ESERCIZIO A = Presenta tutti i record come tabella Markdown con due colonne, «Nr» per il numero progressivo e «Testo» per la riga, tralasciando le righe vuote.

══ ESTRATTO FORNITO

SOCIALISM LIFE 10 - il futuro del nostro passato

 




Il senso estremo della vita è nella 
parola autentica, nel fiore 
casuale senza nome, 
nell’occhio interrogativo del gatto, 
nell’effimero lampo d’intelletto 
fra il buio d’una mente offesa 
dal suo irreversibile handicap. 

Luca Canali 


Se l’Occidente è caduto di là, a chi donerà, il socialismo, il suo passato? 

Il socialismo è qui, in prossimità, al bordo della strada, su un marciapiede assolato e comodo, dentro una borsa sempre troppo grande e ci guarda, ci vede. E ci vede sfrecciare con le nostre macchine, dentro le nostre macchina, alla ricerca di un raggiungibile futuro. 

Il futuro dell’arte, o della scienza, comunque quello della conoscenza è irraggiungibile.

════
══ RECORD DELL'ESERCIZIO

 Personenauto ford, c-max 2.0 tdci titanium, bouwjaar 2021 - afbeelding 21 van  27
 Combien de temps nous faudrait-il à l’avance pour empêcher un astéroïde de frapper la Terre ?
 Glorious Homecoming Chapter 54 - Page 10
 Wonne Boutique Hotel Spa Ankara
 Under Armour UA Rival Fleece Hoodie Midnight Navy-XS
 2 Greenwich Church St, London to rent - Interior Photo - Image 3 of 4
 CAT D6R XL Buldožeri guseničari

════

ESERCIZIO B = Secondo i versi che aprono l'estratto, dove si trova il senso estremo della vita? Elenca tutti gli elementi indicati.

SOLUZIONE A =
| Nr | Testo |
|---|---|
| 1 |  Personenauto ford, c-max 2.0 tdci titanium, bouwjaar 2021 - afbeelding 21 van  27 |
| 2 |  Combien de temps nous faudrait-il à l’avance pour empêcher un astéroïde de frapper la Terre ? |
| 3 |  Glorious Homecoming Chapter 54 - Page 10 |
| 4 |  Wonne Boutique Hotel Spa Ankara |
| 5 |  Under Armour UA Rival Fleece Hoodie Midnight Navy-XS |
| 6 |  2 Greenwich Church St, London to rent - Interior Photo - Image 3 of 4 |
| 7 |  CAT D6R XL Buldožeri guseničari |

SOLUZIONE B =
- nella parola autentica
- nel fiore casuale senza nome
- nell'occhio interrogativo del gatto
- nell'effimero lampo d'intelletto fra il buio d'una mente offesa dal suo irreversibile handicap